ひたすら息を潜め、周囲を警戒し、ちょっとずつ移動する。
向こうも息を潜めているのだろうか。
もしくはもう、この辺りから消え失せているのだろうか。
あるいは既に、未遊のことを見つけていて……
あり得ないと思うのに、後ろだけでなく、上も警戒する。
団地の壁は薄汚れていて、黒ずみが顔に見える箇所も結構あって、その度にドキリとした。
老婆の気配は、驚くほど、ない。
それにしても、
(静かで……暗い)
寒気がする。
古い団地の通路は年季が入っていて、外から見ているのとは、また違った不気味さがある。
通路にの明かりはまだ薄暗くも灯っているけれど、切れている電灯も放置されているし、長く向こうへ伸びている直線が、なんとも言えない不安を煽る。
未遊だって、人並みに怖いものは怖いのだ。
老婆の姿を目視できれば、まだ良かったのだろうが、あのスコップの音すら、まったく聞こえない。
(見失って諦めたのかな? それとも……)
何度も、もう向こうから見つかっている想像をしてしまう。
まさか、背後に。
不安で、何度も後ろを振り返るが、誰もいない。
それを、何度も何度も、繰り返してしまう。
(このままじゃ、埒が明かない)
時間にして、隠れて何分ほど経っただろうか。
たぶん、思ったより、長い時間でもなかったと思うけれど。
(もう逃げよう)
未遊は決意する。
これ以上は緊張感が続かないし、寒くもなってきた。
なに、自分のほうが走る速度は早いのだから、追いつかれる心配はない。
ただ、待ち伏せされていたら怖いので、逃げる経路は慎重に選びたい。
未遊には土地勘がないので、変な方向に向かうと、道に迷ってしまう可能性もあるけれど、どちらに進もうが、団地の外には人通りがあるはず。
後はもう、出ていくタイミングだ。
と。
(あ)
いた。
一体これまで、どこにいたのか。
ずりずりとスコップを引き摺る低い音の後に、あの老婆が、とぼとぼと背を丸めて歩いていく姿を見つけ、やっと未遊はほっと息をついた。
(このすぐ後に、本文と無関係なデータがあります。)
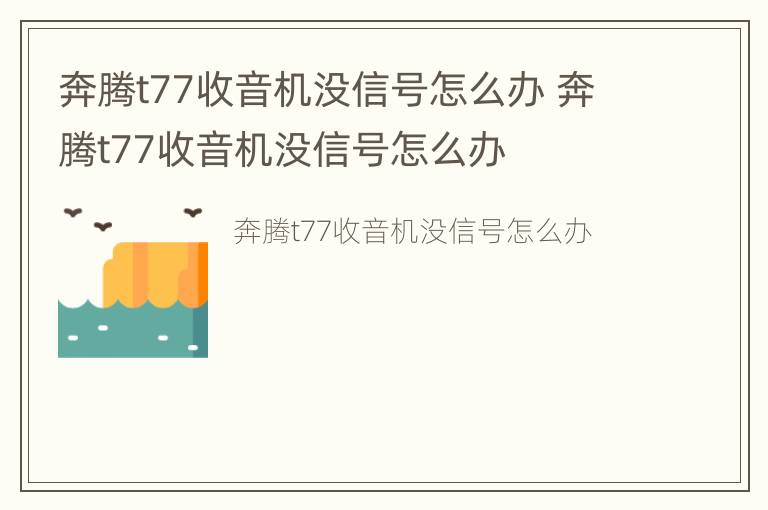 奔腾t77收音机没信号怎么办 奔腾t77收音机没信号怎么办

奔腾t77收音机没信号怎么办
距離はあるけれど、息遣いが聞こえてしまうかもしれないし、口元を抑える。
(見つからないようにしないと)
未遊が見えているということは、向こうにも見える可能性があるということだ。
しかもここは、向こうよりも明るいし、
(もし今、振り返ったら……)
気が付かれるかもしれない。
(でも、もしそうなったら、全力ダッシュで逃げよう)
そのためにも、また靴を履かなければ、と思って、やっと自分の手が震えていることに気がついた。
寒さもあるかもしれないけれど。
(怖い……)
未遊は老婆をじっと見送った。
目を離して、また見失っては大変だ。
そして彼女は。
……老婆の後を追ったのだった。
老婆を見送り、駅まで戻ってから、未遊は剣人にメッセージを入れた。
『大丈夫? 帰った?』
返信はすぐにあった。
『今、家。伊坂は大丈夫?』
よかった。
普通に、ほっとする。
『今は駅。大丈夫だよ』
『置いて帰ってごめん。足、捻っちゃったもんだから』
『気にしないで。こっちこそ、ごめんね』
そこで、剣人からの返信は途切れた。
(またやっちゃった……)
随分前だけれど、前にも同じように、自分の好奇心から友だちに怪我をさせてしまったことがある。
(それに、お姉ちゃんだって……)
未遊には生まれたばかりの頃、姉がいた。
そして自分の好奇心から、もう一度、姉を失ったのだ、きっと。